它还为每个parent/child关系创建一个字段。此字段的名称是join字段的名称，后跟＃和关系中parent的名称。因此，例如对于my_parent⇒[my_child，another_child]关系，join字段会创建一个名为my_join_field＃my_parent的附加字段。

如果文档是子文件（my_child或another_child），则此字段包含文档链接到的parent_id，如果文档是parent文件（my_parent），则包含文档的_id。

搜索包含join字段的索引时，始终在搜索响应中返回这两个字段：

上面的描述比较绕口，我们还是以一个例子来说说明吧：

    GET my_index/_search

    {

      "query": {

        "match_all": {}

      },

      "sort": ["_id"]

    }

这里我们搜索所有的文档，并以_id进行排序：

    {

      "took" : 2,

      "timed_out" : false,

      "_shards" : {

        "total" : 1,

        "successful" : 1,

        "skipped" : 0,

        "failed" : 0

      },

      "hits" : {

        "total" : {

          "value" : 4,

          "relation" : "eq"

        },

        "max_score" : null,

        "hits" : [

          {

            "_index" : "my_index",

            "_type" : "_doc",

            "_id" : "1",

            "_score" : null,

            "_source" : {

              "text" : "This is a question",

              "my_join_field" : "question" (1)

            },

            "sort" : [

              "1"

            ]

          },

          {

            "_index" : "my_index",

            "_type" : "_doc",

            "_id" : "2",

            "_score" : null,

            "_source" : {

              "text" : "This is another question",

              "my_join_field" : "question" (2)

            },

            "sort" : [

              "2"
===============
练习要求:
[A] 请把引用段落中从"它还为每个parent/ch"到"nt），则包含文档的_id。"的部分逐字重新打出来。
[B] 根据引用段落，对于my_parent⇒[my_child，another_child]关系，join字段会创建一个什么名字的附加字段？
这些行与本练习无关。
===============
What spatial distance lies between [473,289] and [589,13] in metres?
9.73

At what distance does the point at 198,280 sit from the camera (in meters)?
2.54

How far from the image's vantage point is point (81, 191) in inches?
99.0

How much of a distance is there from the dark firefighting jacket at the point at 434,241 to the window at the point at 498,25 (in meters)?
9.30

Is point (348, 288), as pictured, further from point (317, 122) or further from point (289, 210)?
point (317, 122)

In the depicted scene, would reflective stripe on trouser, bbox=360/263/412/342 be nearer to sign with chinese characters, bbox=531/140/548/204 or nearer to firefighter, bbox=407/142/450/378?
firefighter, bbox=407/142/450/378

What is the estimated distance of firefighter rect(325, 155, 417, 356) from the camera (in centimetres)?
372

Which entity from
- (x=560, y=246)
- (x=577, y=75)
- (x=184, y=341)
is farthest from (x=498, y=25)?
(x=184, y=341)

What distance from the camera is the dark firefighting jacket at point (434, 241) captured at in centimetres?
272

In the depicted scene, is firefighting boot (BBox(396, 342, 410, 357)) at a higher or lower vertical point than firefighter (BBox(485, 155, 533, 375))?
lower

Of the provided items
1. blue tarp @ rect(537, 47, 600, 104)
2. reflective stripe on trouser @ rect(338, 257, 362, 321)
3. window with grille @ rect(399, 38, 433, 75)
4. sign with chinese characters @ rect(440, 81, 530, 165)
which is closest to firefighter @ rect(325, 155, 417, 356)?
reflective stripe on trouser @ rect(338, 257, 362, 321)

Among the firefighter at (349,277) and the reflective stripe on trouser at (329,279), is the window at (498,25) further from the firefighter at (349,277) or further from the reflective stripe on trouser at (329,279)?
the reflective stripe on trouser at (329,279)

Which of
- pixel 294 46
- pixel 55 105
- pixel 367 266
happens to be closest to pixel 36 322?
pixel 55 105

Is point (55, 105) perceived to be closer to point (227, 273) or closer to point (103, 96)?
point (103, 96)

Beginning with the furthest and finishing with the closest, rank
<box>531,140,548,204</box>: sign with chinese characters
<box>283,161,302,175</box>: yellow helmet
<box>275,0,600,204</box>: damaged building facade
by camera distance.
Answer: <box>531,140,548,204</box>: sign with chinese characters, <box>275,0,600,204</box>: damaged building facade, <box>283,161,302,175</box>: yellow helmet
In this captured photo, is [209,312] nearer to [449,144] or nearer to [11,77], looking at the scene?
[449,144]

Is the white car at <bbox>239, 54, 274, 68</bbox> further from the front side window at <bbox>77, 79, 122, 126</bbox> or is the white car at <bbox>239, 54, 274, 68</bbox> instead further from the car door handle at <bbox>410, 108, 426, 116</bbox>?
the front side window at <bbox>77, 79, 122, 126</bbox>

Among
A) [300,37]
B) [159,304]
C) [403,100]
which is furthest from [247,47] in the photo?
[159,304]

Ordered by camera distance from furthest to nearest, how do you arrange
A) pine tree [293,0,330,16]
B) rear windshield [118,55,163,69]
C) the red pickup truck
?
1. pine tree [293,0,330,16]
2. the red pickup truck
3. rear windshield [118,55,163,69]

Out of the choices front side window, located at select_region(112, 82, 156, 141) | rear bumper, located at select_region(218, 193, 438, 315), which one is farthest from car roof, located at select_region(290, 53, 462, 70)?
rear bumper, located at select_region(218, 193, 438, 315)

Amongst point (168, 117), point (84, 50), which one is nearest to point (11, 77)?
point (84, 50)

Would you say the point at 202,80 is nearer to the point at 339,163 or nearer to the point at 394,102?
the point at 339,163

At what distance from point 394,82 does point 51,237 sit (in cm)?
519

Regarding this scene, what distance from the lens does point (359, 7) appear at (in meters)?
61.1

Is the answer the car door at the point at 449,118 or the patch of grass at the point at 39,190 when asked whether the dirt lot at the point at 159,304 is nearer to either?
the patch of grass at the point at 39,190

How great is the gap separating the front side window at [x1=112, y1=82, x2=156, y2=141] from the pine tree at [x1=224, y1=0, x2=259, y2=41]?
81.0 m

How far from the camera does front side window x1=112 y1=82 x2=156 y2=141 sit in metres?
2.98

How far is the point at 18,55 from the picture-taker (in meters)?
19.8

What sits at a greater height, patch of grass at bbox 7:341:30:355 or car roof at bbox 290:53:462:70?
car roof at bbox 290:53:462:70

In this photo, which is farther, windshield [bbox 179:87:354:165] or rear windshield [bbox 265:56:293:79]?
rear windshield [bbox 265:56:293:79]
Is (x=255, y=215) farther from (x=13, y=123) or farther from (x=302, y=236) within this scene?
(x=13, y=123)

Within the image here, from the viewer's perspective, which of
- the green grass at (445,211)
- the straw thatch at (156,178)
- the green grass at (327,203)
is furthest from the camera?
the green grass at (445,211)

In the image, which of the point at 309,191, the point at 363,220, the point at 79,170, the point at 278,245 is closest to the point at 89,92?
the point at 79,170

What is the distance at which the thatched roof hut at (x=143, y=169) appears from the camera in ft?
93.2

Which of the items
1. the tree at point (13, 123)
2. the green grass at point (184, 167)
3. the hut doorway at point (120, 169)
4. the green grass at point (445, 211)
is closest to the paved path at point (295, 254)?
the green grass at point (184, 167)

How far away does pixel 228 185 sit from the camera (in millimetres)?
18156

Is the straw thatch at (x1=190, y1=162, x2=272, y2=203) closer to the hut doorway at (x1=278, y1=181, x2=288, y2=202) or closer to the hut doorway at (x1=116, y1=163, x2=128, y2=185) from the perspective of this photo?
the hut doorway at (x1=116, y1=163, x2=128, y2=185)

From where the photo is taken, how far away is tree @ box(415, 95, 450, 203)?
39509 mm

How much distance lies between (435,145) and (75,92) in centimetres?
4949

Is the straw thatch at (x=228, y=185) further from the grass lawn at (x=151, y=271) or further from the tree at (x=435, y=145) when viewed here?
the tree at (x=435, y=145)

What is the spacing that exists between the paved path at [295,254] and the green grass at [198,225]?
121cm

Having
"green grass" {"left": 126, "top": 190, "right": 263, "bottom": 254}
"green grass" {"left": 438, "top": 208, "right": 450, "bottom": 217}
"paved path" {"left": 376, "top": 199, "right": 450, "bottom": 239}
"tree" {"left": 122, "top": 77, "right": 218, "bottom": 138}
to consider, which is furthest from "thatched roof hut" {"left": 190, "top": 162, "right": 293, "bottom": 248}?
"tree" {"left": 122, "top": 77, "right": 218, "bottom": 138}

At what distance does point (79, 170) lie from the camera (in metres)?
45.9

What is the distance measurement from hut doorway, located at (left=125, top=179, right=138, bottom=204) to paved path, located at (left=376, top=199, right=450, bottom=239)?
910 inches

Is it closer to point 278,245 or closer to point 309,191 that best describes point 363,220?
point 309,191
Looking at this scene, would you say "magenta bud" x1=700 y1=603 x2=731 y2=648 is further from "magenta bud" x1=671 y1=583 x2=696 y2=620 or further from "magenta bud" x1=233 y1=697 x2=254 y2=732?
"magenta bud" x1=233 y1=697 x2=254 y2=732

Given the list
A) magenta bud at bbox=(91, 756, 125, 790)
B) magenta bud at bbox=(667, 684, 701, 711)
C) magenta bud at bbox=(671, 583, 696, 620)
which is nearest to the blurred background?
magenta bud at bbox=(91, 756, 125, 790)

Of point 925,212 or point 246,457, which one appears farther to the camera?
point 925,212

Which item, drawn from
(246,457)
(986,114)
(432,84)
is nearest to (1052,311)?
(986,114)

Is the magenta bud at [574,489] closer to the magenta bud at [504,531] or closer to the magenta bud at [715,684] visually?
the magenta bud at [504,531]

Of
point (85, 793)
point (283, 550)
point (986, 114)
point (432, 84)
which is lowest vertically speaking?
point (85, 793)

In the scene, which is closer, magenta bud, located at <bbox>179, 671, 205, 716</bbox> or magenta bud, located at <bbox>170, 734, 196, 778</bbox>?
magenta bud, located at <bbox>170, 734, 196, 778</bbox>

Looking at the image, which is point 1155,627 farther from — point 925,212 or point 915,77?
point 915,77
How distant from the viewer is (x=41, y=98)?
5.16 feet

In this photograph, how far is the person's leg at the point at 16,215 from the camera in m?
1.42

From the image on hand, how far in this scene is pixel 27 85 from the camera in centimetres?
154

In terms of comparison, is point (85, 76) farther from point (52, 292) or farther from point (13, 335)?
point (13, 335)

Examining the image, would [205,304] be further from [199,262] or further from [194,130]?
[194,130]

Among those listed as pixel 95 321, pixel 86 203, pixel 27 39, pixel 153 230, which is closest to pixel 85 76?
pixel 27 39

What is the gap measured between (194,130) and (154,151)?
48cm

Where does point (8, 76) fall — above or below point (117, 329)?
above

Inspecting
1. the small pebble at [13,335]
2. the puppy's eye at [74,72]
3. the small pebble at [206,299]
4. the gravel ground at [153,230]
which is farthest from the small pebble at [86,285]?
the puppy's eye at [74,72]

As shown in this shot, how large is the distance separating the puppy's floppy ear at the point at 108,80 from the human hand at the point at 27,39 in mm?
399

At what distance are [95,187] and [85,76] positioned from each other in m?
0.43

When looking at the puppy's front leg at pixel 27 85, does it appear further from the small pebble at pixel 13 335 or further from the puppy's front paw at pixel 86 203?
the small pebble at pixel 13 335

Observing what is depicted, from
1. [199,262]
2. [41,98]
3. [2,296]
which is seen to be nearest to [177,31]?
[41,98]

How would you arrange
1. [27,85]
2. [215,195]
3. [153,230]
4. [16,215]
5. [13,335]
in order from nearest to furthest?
===============
参考答案:
[A]
它还为每个parent/child关系创建一个字段。此字段的名称是join字段的名称，后跟＃和关系中parent的名称。因此，例如对于my_parent⇒[my_child，another_child]关系，join字段会创建一个名为my_join_field＃my_parent的附加字段。

如果文档是子文件（my_child或another_child），则此字段包含文档链接到的parent_id，如果文档是parent文件（my_parent），则包含文档的_id。

[B] my_join_field＃my_parent